We start by outlining how mathematics is built and introducing the mathematical language, in particular we show some conventions that need to be understood. Then we look at proofs.

Mathematics is a study of artificial worlds of thought that have one important feature: Everything is black or white there, therefore formal logic can be applied, in particular the results one gets are totally reliable since their truthfullness is proved. To see how one gets there we have to start at the beginning. Mathematics studies objects, but not real ones (stones, frogs, stars) but rather ideal objects, or better yet, cathegories of ideal objects. One such cathegory may be real numbers, another cathegory can be even numbers, another one may be real functions etc.

If we want to have reliable answers, we need these cathegories to be clear, without any grays. For instance, when we take some number, then it must be clear whether it is an even number or not. In other words, there must be some test that gives definite answers. In this case the test is simple, you try to express the given number as a double of an integer. If it can be done, you've got yourself an even number, otherwise not. The great thing about it is that everybody, anywhere in the world, can make the same test and arrives at exactly the same answer.

Hopefully you appreciate by now how crucial such a clear-cut situation is. This is a big difference compared to art (no test whether something is beautiful or not), psychology (no definite test whether somebody is normal or not), philosophy etc. This lack of precision is what makes reliable results impossible in these fields.

Back to mathematics. Obviously before we start investigating something, we
have to first make clear what we actually talk about, that is, define
precisely what objects we investigate. Thus mathematical texts traditionally
start with definitions. A **definition** is just a piece of text where we
introduce some new cathegory (a name for an object or its property) and a
test that allows us to decide whether an arbitrary object we pick does
belong to this new cathegory or not.

Writing such a definition (or any other mathematical statement) using purely logical symbols would be possible, but also very hard to decipher. Therefore you rarely find those beautiful logical connectives in mathematical books and papers, they are hard on the eyes and mathematicians prefer to see human words when possible. Thus mathematics developed a language of its own which makes logical statements more similar to the way normal humans talk, but preserving precision of thought. Along the way it developed some quirks that one should know about in order to understand things properly.

> [EXERCISE DIRECTIONS] Condense the paragraph of the passage on mathematical language that begins "If we want to have reliable answers" into a short bulleted list that keeps its main facts. The listing that comes next is separate material.

> [DATA SEGMENT]
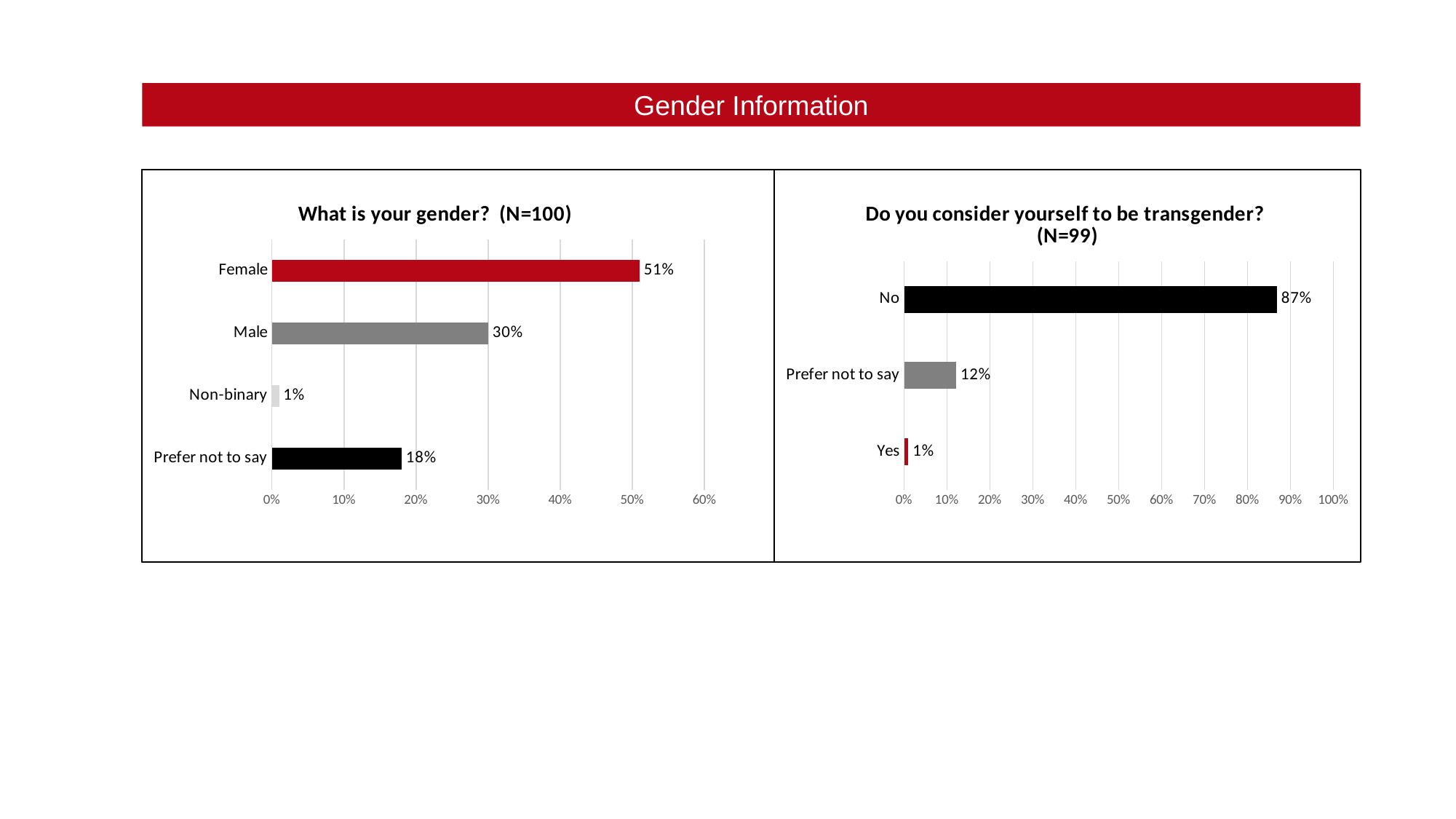
In the 'What is your gender?' chart, what is the difference between the Female and Male values? 21% In the 'Do you consider yourself to be transgender?' chart, what is the value for No? 87% In the 'What is your gender?' chart, what is the value for Prefer not to say? 18% What type of chart is the 'Do you consider yourself to be transgender?' chart? Bar chart In the 'What is your gender?' chart, which category has the lowest value? Non-binary In the 'Do you consider yourself to be transgender?' chart, which category has the highest value? No In the 'Do you consider yourself to be transgender?' chart, what is the value for Prefer not to say? 12% In the 'What is your gender?' chart, which is larger, Male or Prefer not to say? Male In the 'What is your gender?' chart, what percentage of respondents are Female? 51% In the 'What is your gender?' chart, how many categories are shown? 4 What is the sample size (N) shown in the title of the 'Do you consider yourself to be transgender?' chart? 99 In the 'Do you consider yourself to be transgender?' chart, what is the difference between No and Yes? 86%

> [OUTPUT BELOW]
- Reliable answers require categories that are clear, with no grays.
- For any number chosen, it must be clear whether it is even, so there must be a test that gives definite answers.
- The test for evenness is to try to express the number as a double of an integer. If that works, the number is even. Otherwise, it is not.
- Anyone anywhere in the world can run the same test and arrive at exactly the same answer.